John 11: 1 – 7
“Now a man named Lazarus was sick. He was from Bethany, the village of Mary and her sister Martha. (This Mary, whose brother Lazarus now lay sick, was the same one who poured perfume on the Lord and wiped his feet with her hair.) So the sisters sent word to Jesus, “Lord, the one you love is sick.”
When he heard this, Jesus said, “This sickness will not end in death. No, it is for God’s glory so that God’s Son may be glorified through it.” Now Jesus loved Martha and her sister and Lazarus. So when he heard that Lazarus was sick, he stayed where he was two more days, and then he said to his disciples, “Let us go back to Judea.”
We’re going to spend a few days with this familiar story of the sickness, death, and raising of Lazarus. This story comes as the heat on Jesus from the religious leaders is intensifying. They have already tried to stone him. The time of his passion is near.
Let’s notice the way that love finds its way into the story. First, the sisters send word to Jesus that the “one that he loves is sick”. At first blush this might sound rather passive aggressive. “Remember Jesus – you love our brother – so we need you to show up!” But given the closeness of the relationship between Jesus and the siblings, it is more likely that in their worry and concern, they want to invite Jesus into the intimacy of their need.
Next, the narrator of the text intentionally informs us that Jesus loved the siblings. Love weaves the characters together. And lest we wonder if Jesus has callously chosen to stay two days after hearing the news, emphasis is put on the love shared. Sometimes loving another is painful. And Jesus must have carried the weight of waiting and its impact on the siblings heavy on his heart.

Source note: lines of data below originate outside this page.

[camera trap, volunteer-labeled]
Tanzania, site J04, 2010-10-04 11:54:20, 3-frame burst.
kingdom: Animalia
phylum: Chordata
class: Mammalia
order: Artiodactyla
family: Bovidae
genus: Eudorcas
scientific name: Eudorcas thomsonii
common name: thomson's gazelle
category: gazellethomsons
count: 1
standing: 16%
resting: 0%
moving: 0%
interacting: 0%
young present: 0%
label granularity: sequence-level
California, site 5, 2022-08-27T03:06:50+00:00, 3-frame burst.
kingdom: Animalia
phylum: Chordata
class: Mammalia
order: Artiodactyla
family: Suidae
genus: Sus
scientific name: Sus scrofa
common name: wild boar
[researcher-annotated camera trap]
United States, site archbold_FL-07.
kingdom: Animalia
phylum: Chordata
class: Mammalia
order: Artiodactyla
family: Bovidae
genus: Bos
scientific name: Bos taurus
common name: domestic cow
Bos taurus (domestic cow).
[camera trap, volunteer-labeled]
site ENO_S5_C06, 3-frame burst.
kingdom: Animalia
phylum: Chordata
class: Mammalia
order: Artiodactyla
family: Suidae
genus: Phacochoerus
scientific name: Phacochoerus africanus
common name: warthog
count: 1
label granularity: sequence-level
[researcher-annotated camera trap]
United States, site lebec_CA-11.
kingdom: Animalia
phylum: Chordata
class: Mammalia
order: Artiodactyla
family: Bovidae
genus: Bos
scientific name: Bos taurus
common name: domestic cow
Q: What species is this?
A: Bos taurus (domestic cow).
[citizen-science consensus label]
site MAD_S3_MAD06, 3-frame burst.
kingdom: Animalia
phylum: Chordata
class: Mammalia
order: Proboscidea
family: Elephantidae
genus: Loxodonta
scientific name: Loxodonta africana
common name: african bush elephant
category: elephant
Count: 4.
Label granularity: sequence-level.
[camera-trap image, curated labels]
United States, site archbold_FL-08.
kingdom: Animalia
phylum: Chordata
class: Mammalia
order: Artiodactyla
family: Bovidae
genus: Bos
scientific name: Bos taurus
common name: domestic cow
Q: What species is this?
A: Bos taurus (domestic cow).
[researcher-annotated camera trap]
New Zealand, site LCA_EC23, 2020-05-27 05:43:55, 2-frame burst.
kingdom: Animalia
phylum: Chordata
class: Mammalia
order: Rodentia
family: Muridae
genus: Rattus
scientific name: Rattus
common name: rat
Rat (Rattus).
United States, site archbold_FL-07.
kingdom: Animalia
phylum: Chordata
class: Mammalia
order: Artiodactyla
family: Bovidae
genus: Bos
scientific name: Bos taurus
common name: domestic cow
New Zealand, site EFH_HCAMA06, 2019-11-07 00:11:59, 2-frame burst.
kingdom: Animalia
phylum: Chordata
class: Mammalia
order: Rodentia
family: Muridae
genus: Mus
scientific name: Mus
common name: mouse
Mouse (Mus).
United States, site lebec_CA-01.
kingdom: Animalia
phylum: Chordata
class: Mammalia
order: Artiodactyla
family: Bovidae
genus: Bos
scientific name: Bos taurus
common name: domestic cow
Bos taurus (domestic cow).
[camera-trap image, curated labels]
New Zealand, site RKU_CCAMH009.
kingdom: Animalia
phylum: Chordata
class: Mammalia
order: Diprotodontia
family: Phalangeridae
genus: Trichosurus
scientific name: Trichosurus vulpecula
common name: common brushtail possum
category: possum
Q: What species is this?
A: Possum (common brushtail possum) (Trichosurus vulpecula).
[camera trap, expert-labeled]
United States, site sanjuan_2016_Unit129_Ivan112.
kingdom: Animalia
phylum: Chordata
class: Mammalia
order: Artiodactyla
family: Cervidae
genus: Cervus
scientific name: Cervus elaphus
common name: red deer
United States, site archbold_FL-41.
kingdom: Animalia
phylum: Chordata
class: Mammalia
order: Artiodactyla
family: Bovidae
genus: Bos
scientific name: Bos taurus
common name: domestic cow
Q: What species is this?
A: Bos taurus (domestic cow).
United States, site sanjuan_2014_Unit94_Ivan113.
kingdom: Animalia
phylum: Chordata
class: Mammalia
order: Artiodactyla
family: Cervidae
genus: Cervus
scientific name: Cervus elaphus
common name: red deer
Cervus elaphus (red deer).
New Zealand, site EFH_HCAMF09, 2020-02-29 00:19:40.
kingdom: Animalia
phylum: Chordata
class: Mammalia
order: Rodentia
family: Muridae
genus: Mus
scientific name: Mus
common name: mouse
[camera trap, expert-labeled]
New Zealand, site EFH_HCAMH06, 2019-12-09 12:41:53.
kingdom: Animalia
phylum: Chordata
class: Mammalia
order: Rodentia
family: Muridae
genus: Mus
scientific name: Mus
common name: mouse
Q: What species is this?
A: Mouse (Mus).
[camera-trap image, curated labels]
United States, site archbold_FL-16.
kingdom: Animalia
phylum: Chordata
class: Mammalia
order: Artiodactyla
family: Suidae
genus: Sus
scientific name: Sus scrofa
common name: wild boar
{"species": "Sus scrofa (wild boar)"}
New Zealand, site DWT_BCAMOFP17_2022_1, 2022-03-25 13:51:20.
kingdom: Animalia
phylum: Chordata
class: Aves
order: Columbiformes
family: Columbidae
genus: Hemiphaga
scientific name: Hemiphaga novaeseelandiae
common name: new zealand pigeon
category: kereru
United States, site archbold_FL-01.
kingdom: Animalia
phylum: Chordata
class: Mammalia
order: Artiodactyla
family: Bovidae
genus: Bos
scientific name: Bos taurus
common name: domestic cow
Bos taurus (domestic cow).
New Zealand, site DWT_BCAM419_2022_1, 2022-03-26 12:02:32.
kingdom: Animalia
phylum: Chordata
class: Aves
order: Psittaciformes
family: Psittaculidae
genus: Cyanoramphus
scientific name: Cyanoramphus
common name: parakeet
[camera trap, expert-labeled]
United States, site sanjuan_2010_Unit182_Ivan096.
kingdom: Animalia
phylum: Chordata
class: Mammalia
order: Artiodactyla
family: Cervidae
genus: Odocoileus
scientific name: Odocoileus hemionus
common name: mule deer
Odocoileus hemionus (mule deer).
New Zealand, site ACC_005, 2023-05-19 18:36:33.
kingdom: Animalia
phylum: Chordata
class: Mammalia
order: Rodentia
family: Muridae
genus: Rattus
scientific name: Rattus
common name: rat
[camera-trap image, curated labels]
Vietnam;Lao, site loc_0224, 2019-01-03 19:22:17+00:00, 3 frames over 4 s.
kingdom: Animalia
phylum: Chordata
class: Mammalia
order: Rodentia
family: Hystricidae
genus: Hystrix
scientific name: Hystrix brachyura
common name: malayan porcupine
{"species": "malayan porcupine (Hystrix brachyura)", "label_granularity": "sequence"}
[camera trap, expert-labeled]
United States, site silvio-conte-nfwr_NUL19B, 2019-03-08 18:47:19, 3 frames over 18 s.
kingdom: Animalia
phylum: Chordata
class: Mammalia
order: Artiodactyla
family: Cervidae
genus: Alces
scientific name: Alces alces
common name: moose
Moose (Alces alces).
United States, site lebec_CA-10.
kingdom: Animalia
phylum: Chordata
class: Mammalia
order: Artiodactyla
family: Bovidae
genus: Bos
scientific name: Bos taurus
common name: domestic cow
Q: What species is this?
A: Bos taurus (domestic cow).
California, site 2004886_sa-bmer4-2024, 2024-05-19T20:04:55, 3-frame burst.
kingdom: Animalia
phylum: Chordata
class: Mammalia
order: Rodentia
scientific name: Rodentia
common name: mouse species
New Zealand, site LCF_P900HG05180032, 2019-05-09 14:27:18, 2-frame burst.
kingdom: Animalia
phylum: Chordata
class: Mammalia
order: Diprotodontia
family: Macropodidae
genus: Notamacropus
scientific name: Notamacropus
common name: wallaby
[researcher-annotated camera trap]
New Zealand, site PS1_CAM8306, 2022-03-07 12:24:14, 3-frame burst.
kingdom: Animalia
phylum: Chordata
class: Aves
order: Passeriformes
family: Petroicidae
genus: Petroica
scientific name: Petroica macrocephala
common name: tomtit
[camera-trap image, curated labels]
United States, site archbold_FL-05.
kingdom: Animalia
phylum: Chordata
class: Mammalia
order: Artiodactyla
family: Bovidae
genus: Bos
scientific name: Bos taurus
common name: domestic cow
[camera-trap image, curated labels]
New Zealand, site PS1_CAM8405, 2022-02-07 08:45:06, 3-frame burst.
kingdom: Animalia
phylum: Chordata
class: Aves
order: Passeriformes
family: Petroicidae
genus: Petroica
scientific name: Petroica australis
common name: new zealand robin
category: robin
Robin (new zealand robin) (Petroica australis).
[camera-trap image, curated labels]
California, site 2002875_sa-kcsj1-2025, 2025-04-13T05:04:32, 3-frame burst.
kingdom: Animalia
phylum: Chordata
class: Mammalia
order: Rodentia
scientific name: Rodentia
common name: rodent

I have always appreciated how Martha is named as being loved by Jesus. So often Martha gets a bad rap for being the one who was busy serving and asking Jesus to tell Mary to help her. But Martha shows up in this story as named and given special affirmation.
This story – one of waiting, loss, confusion is none-the-less marked by love and care.
In the inevitable times when we question where God is when we hurt, when we grieve, when we need divine intervention, let us remember how intentionally love marks such times.
Do you remember the first time you heard this story of Lazarus? What struck you about the story?
Think of a time when you longed to sense God’s presence, protection, or provision – and wondered where God was. Looking back, how do you see that time now?
We confess that it is easy for us to assume a lack of love when it seems you are absent or silent God. Stir up in us the faith to know that your love is always with us – even when it feels like it isn’t. Keep us in your grace. Amen.